Ying Shan of the Department of Biostatistics defends her dissertation on "Statistical Methods for Genetic Risk Confidence Intervals, Bayesian Disease Risk Prediction, and Estimating Mutation Screen Saturation"
Graduate faculty of the University and all other interested parties are invited to attend.
Genetic information can be used to improve disease risk estimation as well as to estimate the number of genes influencing a trait. Here I explore these issues in three parts. 1) For an informed understanding of a disease risk prediction, the confidence interval of the risk estimate should be taken into account.
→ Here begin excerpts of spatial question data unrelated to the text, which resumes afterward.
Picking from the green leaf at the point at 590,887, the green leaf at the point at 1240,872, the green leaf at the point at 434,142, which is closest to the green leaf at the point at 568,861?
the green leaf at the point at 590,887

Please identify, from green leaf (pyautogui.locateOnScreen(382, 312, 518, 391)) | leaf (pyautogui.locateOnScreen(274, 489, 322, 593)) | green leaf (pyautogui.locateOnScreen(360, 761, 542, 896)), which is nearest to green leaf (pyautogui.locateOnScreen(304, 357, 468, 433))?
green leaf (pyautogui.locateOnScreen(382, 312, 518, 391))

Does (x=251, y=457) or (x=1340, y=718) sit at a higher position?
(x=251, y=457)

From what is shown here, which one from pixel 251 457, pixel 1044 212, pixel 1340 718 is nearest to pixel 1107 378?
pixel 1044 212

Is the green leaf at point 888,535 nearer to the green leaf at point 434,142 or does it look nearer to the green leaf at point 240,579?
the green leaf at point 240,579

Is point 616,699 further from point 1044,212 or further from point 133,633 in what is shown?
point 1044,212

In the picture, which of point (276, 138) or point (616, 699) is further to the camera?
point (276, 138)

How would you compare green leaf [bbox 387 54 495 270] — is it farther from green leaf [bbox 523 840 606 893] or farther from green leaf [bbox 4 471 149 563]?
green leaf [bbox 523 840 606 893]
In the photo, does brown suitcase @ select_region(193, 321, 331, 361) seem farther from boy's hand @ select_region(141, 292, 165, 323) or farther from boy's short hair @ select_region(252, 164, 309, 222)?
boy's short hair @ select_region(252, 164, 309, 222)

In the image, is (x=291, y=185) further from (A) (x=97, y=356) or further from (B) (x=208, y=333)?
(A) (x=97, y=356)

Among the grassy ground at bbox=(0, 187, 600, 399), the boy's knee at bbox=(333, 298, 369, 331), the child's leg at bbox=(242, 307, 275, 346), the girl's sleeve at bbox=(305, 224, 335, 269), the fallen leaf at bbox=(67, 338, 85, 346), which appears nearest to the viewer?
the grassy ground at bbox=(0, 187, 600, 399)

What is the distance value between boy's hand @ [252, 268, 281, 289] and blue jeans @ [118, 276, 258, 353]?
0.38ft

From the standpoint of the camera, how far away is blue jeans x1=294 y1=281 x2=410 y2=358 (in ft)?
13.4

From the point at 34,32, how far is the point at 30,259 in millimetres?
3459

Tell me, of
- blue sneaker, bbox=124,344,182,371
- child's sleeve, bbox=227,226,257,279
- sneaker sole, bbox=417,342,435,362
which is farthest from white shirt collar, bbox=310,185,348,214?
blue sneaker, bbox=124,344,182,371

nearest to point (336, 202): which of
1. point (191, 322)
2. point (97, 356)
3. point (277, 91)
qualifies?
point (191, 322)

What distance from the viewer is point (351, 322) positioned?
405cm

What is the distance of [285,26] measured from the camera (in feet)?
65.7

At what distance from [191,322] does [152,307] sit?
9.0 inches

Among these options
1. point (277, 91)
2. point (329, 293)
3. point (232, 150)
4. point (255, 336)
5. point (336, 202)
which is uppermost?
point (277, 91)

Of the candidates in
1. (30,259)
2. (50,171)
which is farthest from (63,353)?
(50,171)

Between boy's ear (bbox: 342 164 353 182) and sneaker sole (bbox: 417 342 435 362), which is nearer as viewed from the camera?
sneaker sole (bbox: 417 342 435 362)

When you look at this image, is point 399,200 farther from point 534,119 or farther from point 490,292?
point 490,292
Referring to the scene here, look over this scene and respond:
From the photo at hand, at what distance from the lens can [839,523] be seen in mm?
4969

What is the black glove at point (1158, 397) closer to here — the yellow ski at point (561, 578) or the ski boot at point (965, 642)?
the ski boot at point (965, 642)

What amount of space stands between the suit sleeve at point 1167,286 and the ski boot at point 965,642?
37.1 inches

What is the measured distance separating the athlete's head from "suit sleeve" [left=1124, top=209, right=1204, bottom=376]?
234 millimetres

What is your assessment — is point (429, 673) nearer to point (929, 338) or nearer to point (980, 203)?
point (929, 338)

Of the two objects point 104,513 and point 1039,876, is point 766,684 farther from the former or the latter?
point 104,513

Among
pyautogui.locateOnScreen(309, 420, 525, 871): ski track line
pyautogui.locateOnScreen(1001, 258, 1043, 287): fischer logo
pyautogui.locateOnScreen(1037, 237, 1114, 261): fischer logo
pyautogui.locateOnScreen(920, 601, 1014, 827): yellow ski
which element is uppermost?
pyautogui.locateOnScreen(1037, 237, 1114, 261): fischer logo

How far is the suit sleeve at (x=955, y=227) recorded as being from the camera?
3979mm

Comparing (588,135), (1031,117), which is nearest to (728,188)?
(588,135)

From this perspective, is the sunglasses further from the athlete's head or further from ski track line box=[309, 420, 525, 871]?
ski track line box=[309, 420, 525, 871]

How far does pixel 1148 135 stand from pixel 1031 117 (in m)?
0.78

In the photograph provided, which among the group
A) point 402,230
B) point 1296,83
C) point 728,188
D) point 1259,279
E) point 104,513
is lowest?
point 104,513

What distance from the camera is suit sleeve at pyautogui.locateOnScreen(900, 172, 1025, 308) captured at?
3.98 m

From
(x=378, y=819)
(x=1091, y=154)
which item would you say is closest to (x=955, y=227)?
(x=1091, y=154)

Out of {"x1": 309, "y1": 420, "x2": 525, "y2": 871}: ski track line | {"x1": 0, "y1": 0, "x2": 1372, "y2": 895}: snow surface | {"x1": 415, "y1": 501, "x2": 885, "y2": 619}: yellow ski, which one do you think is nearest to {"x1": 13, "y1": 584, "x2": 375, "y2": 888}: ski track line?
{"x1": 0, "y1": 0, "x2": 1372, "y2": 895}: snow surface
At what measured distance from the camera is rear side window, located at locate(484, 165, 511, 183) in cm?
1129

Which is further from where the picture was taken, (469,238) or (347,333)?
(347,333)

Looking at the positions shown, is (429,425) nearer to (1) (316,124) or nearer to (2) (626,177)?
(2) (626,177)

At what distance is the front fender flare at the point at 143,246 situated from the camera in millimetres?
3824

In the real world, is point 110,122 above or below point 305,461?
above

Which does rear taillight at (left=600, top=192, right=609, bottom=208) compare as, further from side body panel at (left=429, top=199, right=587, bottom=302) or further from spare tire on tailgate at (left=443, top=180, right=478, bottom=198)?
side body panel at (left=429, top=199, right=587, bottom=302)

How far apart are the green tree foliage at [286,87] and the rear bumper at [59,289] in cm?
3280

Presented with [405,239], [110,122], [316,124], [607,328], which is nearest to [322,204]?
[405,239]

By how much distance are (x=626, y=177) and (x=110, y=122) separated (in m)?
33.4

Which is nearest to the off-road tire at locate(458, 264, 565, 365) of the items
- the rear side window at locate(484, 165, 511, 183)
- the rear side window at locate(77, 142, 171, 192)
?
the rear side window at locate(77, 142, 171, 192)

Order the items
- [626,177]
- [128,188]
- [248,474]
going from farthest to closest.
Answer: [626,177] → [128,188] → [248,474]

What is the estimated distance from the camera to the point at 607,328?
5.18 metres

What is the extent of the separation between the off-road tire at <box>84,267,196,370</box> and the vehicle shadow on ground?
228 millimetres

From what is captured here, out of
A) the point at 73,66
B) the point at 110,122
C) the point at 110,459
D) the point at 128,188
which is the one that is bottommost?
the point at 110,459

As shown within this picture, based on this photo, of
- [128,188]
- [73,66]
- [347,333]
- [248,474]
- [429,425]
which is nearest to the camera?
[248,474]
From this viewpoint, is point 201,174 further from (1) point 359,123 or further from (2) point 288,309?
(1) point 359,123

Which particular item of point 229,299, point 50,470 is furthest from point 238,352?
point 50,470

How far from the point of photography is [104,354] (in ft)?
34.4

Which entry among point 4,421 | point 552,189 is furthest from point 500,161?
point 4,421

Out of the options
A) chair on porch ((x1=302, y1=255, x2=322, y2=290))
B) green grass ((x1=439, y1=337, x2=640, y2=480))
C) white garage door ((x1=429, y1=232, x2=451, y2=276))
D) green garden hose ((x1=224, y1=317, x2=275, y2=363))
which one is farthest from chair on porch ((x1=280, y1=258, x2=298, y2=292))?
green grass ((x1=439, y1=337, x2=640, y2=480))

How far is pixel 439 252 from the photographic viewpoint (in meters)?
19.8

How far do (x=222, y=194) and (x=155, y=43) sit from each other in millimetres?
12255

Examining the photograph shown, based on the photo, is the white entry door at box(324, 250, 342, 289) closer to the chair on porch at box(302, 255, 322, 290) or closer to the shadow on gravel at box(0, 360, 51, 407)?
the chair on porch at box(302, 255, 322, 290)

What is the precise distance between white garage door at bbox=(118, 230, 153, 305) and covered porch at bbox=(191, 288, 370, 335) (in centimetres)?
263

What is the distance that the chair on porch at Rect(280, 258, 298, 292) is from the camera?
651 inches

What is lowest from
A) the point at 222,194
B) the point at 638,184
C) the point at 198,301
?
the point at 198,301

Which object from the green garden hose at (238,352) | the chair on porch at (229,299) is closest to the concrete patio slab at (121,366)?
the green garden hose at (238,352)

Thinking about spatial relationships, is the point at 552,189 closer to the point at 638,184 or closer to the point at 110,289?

But few previous studies did. I constructed a better risk prediction model and provided a better screening strategy by taking the confidence interval into account. Risk models are built with varying numbers of genetic risk variants known as single nucleotide polymorphisms (SNPs). Inclusion in the risk model of SNPs, sorted in decreasing order by effect size, with smaller effects modestly shifts the risk but also increases the confidence intervals. The best risk prediction model should not include the small effect SNPs. The newly proposed screening is superior to the traditional screening strategy as evaluated by net benefit quantity. 2) Many methods have been developed for SNP selection, SNP effect estimation, and risk prediction. A Bayesian method designed for continuous phenotypes, BayesR, shows good characteristics. Here, I developed an extension of BayesR (BayesRB), so that the method can be used for binary phenotypes. I evaluated the performance of BayesRB. It performs well on SNP effect estimation and risk prediction, but not on associated SNP selection. 3) Recessive forward genetic screening study (RFGSS) is widely conducted for disease mutation detection. Estimating the screening saturation in a RFGSS guides the screening strategy. Here, I developed a simulation-based "unseen species" method to estimate the screening saturation in a RFGSS. I simulated a RFGSS process based on a real study and compared my method to both non-parametric methods and parametric methods. The proposed method preforms better than all the other methods, except an existing "unseen species" method. The above three newly proposed methods help better construct risk prediction models and estimate the number of disease contributing genes. These methods can be applied to different disease studies and will improve the knowledge of the diseases and make a positive contribution to disease treatment and prevention.